-- Study text follows --
Title: Studies on the prevalence and identification of medically relevant yeasts associated with head and neck cancer patients receiving radiotherapy treatment in Balochistan, Pakistan
Yeasts are the second major cause of infections that occur in the human body. Certain conditions viz., diabetes, HIV, GIT surgery, corticosteroid usage, organ transplant and cancer increase the risk to develop an oral yeast infection. A current study was carried out on the prevalence and identification of medically relevant yeast species in 50 head and neck cancer patients receiving radiotherapy as compared to 50 non-radiotherapy cancer patients and 50 healthy individuals (control). Saliva samples were collected from each category individual and associated yeasts were isolated on YM Agar. All the isolated yeast cultures were preliminarily grown on Candida CHROMagar to screen Candida species. Screened Candida species and non-Candida species were further identified using RapID Yeast Plus System, Oxoid Remel. PCR amplification of ITS regions was carried out using ITS1 and ITS4 universal primers, the amplified products were sequenced and yeast species were identified as Candida albicans, C. glabrata, C. tropicalis, C. krusei (Pichia kudriavzevii) and Cryptococcus diffluens. RFLP pattern of PCR products of identified Candida species and Cryptococcus diffluent was obtained by digesting with MspI restriction enzyme and observed on the gel. Out of 50 samples of head and neck cancer patients receiving radiotherapy, 68% were positive for yeast infection with a prevalence of 4 different Candida species and a species of Cryptococcus (Cryptococcus diffluens). Cryptococcus diffluent appeared to be the new record from human specimens from Pakistan, especially in head and neck cancer patients. On the other hand, in non-radiotherapy cancer patients, 40% yeast infection was observed with a prevalence of 3 different Candida species and in control individuals, only 2 Candida species with 26% prevalence were recorded. Candida albicans was recorded as the most prevalent occurring yeast with a prevalence of 52.94% among patients receiving radiotherapy treatment as compared to non-albicans Candida species (41.18%). This study indicated that radiotherapy not only tends to increase the chance of yeast infection but also elevates the diversity of yeast species in cancer patients. Molecular methods for yeasts identification proved to be more reliable for screening purposes compared to the phenotypic method in the concerned study.
Audience Take Away Notes:
- Will highlight importance and reliability of molecular identification (PCR amplification of ITS regions) of yeasts species compared to phenotypic methods.
- Cryptococcus diffluens (yeast species), a rare Cryptococcus species, was a new record from human specimens from Pakistan especially in head and neck cancer patients. Cryptococcus spp. are recognized as human pathogens and are considered as emerging yeast pathogens and treatment options for these species are not defined. This study will highlight the importance of designing treatment options for Cryptococcus spp. especially in cancer patients as they are more prone to this type of infection pertaining to compromised immune system.
- Will provide data related with prevalence of yeasts species (in cancer patients) in developing countries like Pakistan.
- Will improve concerned field practices.
- Will provide gateways for derivative studies.
- Will help researcher in designing their research in the same field.
- Current presentation will help to educate audience about yeast infection.
- Will provide information about the current scenario of yeast species infection in cancer patients.
-- Study text concluded --
-- Available data follows --
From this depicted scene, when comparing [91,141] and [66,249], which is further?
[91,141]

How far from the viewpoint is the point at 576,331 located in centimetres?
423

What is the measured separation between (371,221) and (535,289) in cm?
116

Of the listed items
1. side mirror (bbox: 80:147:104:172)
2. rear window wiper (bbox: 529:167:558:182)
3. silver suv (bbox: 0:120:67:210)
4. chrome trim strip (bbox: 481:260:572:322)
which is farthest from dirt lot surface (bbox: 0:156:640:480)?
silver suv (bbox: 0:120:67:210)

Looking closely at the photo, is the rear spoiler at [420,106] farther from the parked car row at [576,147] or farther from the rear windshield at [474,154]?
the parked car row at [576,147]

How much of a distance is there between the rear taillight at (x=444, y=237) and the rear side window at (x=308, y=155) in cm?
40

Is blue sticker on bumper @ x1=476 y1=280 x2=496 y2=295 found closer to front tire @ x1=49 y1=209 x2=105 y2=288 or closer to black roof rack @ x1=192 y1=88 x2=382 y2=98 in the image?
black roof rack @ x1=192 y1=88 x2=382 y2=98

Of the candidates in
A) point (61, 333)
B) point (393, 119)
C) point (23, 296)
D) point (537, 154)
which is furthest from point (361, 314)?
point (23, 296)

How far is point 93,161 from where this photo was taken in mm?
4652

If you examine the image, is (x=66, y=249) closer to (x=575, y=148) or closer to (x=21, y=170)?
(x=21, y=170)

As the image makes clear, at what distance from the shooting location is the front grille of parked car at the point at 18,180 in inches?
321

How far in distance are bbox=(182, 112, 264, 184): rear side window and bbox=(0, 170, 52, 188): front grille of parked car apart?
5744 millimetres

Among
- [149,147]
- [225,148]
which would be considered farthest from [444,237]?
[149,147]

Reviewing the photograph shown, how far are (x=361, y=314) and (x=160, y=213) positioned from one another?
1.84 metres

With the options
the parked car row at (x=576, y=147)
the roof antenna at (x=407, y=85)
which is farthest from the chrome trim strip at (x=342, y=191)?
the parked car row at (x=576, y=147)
-- Available data concluded --
-- Available data follows --
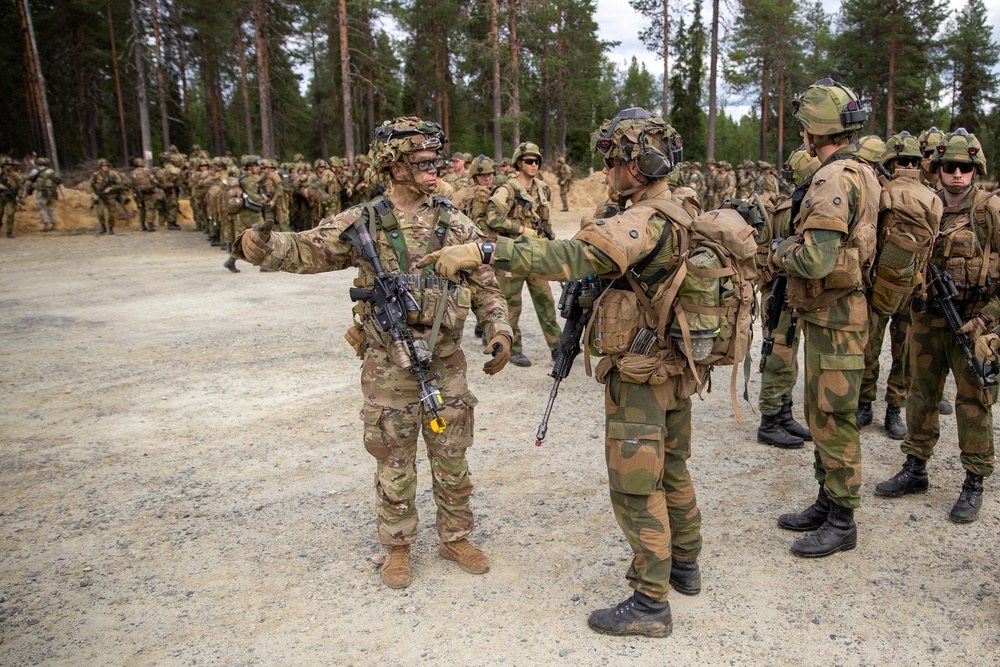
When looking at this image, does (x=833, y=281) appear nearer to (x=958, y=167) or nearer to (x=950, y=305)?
-- Available data concluded --
-- Available data follows --
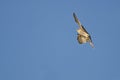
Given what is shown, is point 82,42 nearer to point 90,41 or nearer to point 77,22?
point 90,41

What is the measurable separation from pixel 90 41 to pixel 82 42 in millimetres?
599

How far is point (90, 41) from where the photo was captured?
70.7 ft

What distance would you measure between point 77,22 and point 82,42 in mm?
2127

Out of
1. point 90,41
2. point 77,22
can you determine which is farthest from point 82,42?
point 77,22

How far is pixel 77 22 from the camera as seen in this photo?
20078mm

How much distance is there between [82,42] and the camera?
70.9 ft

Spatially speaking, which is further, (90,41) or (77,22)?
-- Available data concluded --
_Exercise aim_
In the text on yeasts in cancer patients, what share of the head and neck cancer patients receiving radiotherapy tested positive for yeast infection?

_Output below_
68%